In fig. 6, the actuator a shows the main rod 1 retracted, keeping the position of the flap 11 of the valve V at the first angle α₁Wherein the flow circulation through the exhaust duct 14 is interrupted and the gas is allowed to flow to the heat exchanger 15 in a bypass configuration. In this position, heat from the exhaust gas is at least partially released to the liquid coolant circulating through the heat exchanger 15. The inflow and outflow of hot exhaust gas is indicated by hollow arrows, and the inflow and outflow of liquid coolant is indicated by solid arrows.

The temperature of the liquid coolant is gradually increased until the following temperatures are reached: it is undesirable for the liquid coolant to retain the recovered heat at this temperature. The wax 4 is selected so that its solid-liquid phase change temperature is at the limit temperature of the liquid coolant or at a lower predetermined temperature to account for the response time of the actuator a.

Liquid, method for producing the same and use thereofThe coolant is routed through the second chamber 9.4 so that when the temperature of the liquid coolant reaches a maximum predetermined temperature, the wax 4 changes or has changed phase, resulting in the extension of the inner rod 2 as shown in figure 7. The extension of the inner rod 2 pushes the main rod 1 to change the position of the turning plate 11 to a second angle alpha₂Wherein the first seat 18 of the valve for access to the heat exchanger 15 is closed and the second seat 19 is open, leaving the passage through the exhaust duct 14 unaffected. Thus, the heat exchanger 15 no longer transfers heat from the exhaust gas to the liquid coolant, thereby preventing the temperature of the liquid coolant from rising above the maximum allowable temperature.

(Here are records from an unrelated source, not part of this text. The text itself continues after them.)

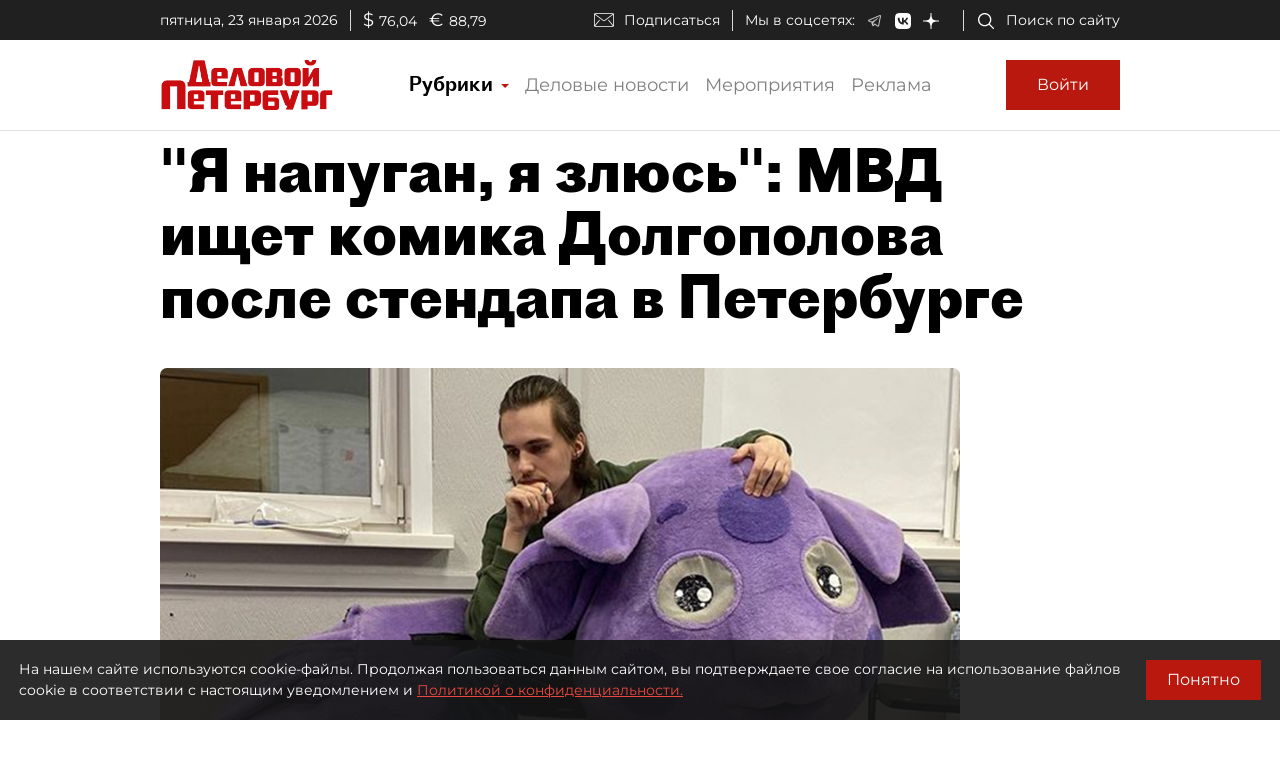

--- FILE ---
content_type: application/javascript
request_url: https://smi2.ru/counter/settings?payload=COmNAxifg6HTvjM6JDU0OWZhMTAxLWQyYTgtNDQ1Yy1hYWU3LWVlYWMyZGNmMzI0Yg&cb=_callbacks____0mkqqq2pq
body_size: 1515
content:
_callbacks____0mkqqq2pq("[base64]");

However, the wax 4 may continue to expand. According to the invention, the actuator a compensates for the removed inner rod 2 by means of the compression of the first spring 6 as shown in fig. 8, thereby preventing damage that would result from over-expansion. The valve V maintains the closed position of the first seat 18 without causing damage thereto.

According to this embodiment, the recuperator R comprises an actuator a having manifolds made in the tubular metal plate at the coolant fluid inlet 9.2 and the coolant fluid outlet 9.3. According to other embodiments, the fluid inlet manifold, the fluid outlet manifold or both are realized by means of windows made in the casing 9.

In the embodiment described, the seats 18, 19 of the valve V are constructed from a metal plate that is stamped and bent to form two angled planes, as shown in fig. 4. For example, the resulting portion is machined to allow the passage of the shaft 12 of the flap 11 at the intersection of the two planes.

By this particular configuration, the body of the valve V is obtained which is cheap and has completely flat seats 18, 19. The chamber of the valve V is formed by closing the space with an outer body constituted by means of a stamped metal plate adapted to the part comprising the seats 18, 19.